More details emerge on Professional Finance Company ransomware incident, but questions remain
A ransomware attack on Professional Finance Company (PFC) has some of us who track breaches in the healthcare sector wondering how large this breach will be. The last time we saw a big breach involving a collection agency was in 2019. The American Medical Collection Agency filed for bankruptcy pretty quickly and the total number of people affected exceeded 20 million. Will the PFC breach be as large?
Past coverage of the AMCA incident linked from here.
PFC is an accounts receivable management / collections firm, servicing clients in the healthcare sector as well as other types of entities. On May 5, they reportedly notified more than 650 clients who are HIPAA-covered entities of a ransomware attack that they detected on February 26. A list of the 657 covered entities whom they notified can be found here.
It was not clear from their notification of July 1 whether PFC would be notifying affected patients or if the covered entities would be sending notifications. It might be some of each. So far, DataBreaches has spotted only a few reports from PFC clients. Summit Healthcare Association notified HHS on May 11 that 1,403 of their patients were impacted, while Bayhealth Medical Center in Delaware notified HHS on June 30 that 17,481 patients were impacted.
Today, Vitali Kremez, CEO of AdvIntel, told DataBreaches that on February 23, AdvIntel’s Andariel platform detected an attack on PFC based on Cobalt Strike collections and alerted PFC’s infosec employees. Kremez described the attackers as being connected to Conti. In a statement to Bleeping Computer, Kremez identified the attackers more specifically as being linked to a Conti/Quantum subgroup. AdvIntel also detected data being exfiltrated via command-line tools.
But how much protected health information was exfiltrated? PFC’s disclosure uses the standard language of “it is possible that” or “may have been.” The bottom line, from DataBreaches’ perspective, is that data was exfiltrated, and there’s no reason to believe, based on PFC’s statement, that the attackers didn’t exfiltrate a lot of protected health information that covered entities would provide to PFC to enable accounts receivable activities. Attempts to bill for medical services or to collect on past due statements often involve a patient’s first and last name, address, balance due, information regarding payments made to accounts, and, in some cases, date of birth, social security number, and health insurance and medical treatment information.

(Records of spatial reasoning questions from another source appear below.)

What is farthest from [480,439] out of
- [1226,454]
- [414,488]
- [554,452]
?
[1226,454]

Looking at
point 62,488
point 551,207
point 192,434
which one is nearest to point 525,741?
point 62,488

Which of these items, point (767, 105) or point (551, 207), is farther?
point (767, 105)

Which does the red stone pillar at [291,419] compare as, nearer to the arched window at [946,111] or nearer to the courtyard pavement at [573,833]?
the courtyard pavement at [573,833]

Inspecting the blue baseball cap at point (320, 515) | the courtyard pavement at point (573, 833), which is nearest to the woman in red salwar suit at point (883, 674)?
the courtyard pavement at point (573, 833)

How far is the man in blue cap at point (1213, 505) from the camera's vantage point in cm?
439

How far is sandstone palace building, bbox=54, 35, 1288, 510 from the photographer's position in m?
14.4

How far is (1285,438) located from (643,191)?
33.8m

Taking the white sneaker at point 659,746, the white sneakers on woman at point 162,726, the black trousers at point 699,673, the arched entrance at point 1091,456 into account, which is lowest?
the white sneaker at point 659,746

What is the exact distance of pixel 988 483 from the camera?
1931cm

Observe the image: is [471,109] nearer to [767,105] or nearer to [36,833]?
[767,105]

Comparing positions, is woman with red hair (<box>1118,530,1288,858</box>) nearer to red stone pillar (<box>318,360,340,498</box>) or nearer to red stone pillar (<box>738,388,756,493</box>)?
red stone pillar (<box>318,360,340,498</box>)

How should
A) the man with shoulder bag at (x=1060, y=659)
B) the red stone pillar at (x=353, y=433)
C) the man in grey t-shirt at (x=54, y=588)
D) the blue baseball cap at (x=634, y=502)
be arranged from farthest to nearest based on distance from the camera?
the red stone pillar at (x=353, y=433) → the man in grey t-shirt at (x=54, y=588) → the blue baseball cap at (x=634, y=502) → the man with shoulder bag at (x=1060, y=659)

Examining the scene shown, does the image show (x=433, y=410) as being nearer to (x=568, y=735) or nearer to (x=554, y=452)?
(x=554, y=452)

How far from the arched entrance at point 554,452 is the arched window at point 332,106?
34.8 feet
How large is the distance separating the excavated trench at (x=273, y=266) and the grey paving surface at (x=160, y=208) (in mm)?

DataBreaches sent an email inquiry to PFC today asking about exfiltrated protected health information data and any ransom demands. No reply has been received as yet.
At least one class-action lawsuit against PFC has already been filed in response to this breach, and it’s almost axiomatic that more are likely to follow. It would seem important to find out, if possible, how much patient data the attackers were able to exfiltrate and what they may have done with it.
Update July 13: PFC reported this incident to HHS as impacting 1,918,941 patients. DataBreaches has reached out to PFC to ask if that was for all of PFC’s clients/covered entities or just on behalf of some of them. As noted above, some entities had already filed their own reports with HHS, and more have since this post was originally published.
This post will be further updated when a reply is received from PFC.